A road map to the beauty of the brain – how to build a brain -- Rodney Douglas, ETH-Zürich


Giacomo inaugurated the
 2018 CapoCaccia meeting by saying a few words about the organisation of the workshop and introducing us to the key contributors who helped organise the meeting this year - Moritz Milde and Gaby Michel, and others like Elisa Donati and Nicoletta Risi. 

The first lecture 'A road map to the beauty of the brain' was delivered by Rodney Douglas. 

Rodney began his lecture by reminding us of a 3000-year old problem – how the ‘silent’ single cell (in the form of an ‘egg’) turns into a functional chicken, i.e., how the blank slate (tabula rasa) of developing cortical circuits accommodates emergence of functional specialisation contributing to animal behaviour!


Rodney began by describing how in developing vertebrates, embryonic precursors form neural tube (progenitor of CNS – brain and the spinal cord). Along the antero-posterior axis (2D-grid), fore-, mid- and hind-brain structures are laid together with spinal cord by morphogenic gradients (notch, delta, sonic hedgehog etc). Rodney argues – how is this architecture algorithmically stable that in future will give rise to the final structure of computation?


Rolling up of a 2D sheet leads to the organisation of sensory, integrative and motor areas along the dorso-ventral axes – where cortex and basal ganglia serves both sensory + motor function. The head end of the neural tube folds ventrally at the cervical flexure and mesencephalic flexure and then expands into primary brain vesicles. Abhi asks if cross-transplantations expts have been performed to confirm identities of this spatial organisation. Rodney says genetic fate-mapping studies specifically addressed this for many decades.

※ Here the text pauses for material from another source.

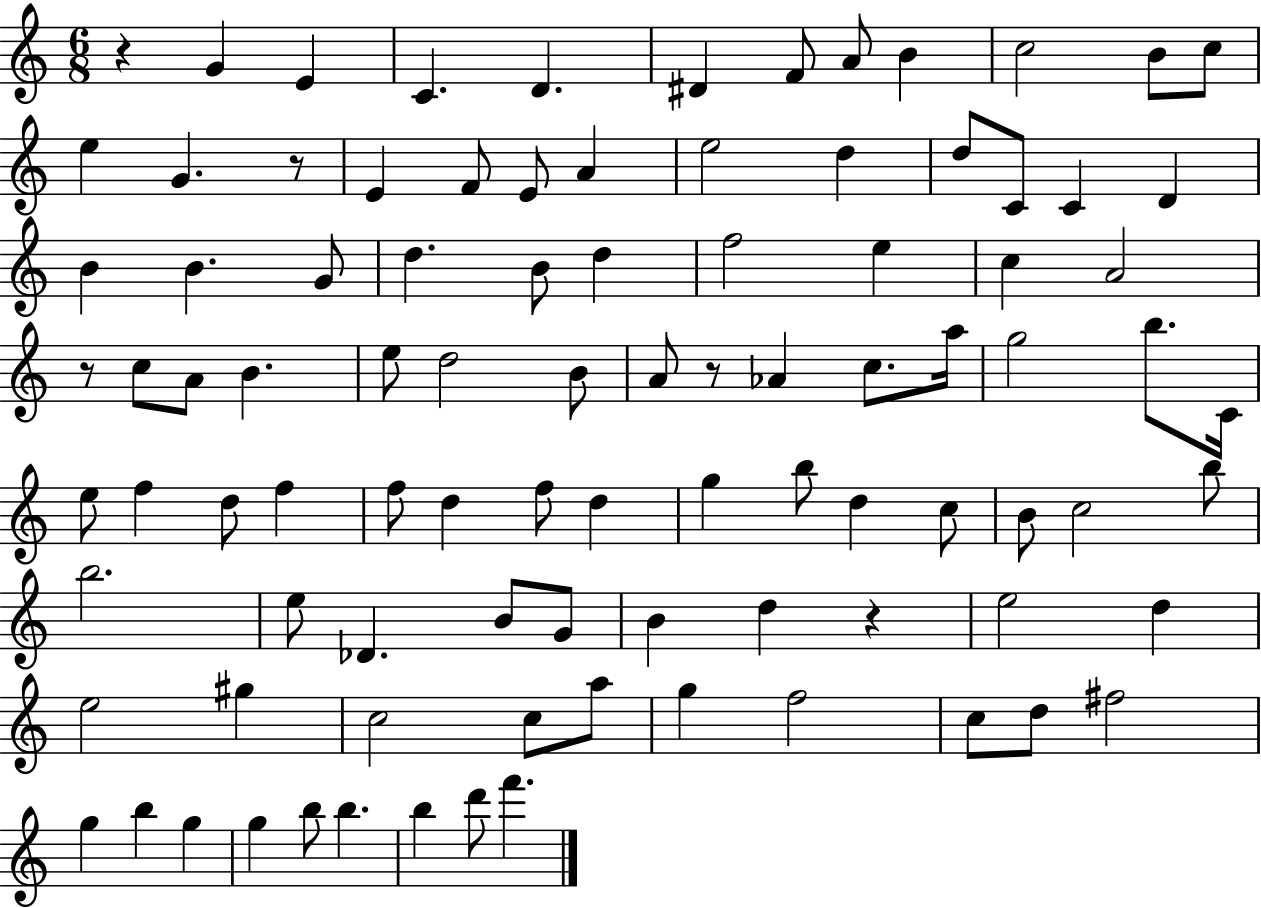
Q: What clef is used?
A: treble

 After laying out the general organisation, Rodney focused on the generation of cellular diversity – cortical neurons are generated in a limited period of development, varying from days to months depending on the species. Two main progenitor populations in the dorsal telencephalon are responsible for the generation of cortical excitatory projection neurons (with a cell body and a great length of axon): (a) ventricular zone (VZ) progenitors or radial glia cells (RGC); and (b) subventricular zone (SVZ) or intermediate progenitors. Inhibitory interneurons are born in medial and lateral ganglionic eminences (MGE and LGE) – migrate north to integrate into cortical layers. Ach neurons are born in MGE. It is still unclear what facilitates or restricts these processes and the extent to which there exist sensitive windows during their generation that are disrupted in brain disorders.  We took a coffee break at this point to come back and further discuss how these details construct a functional circuit.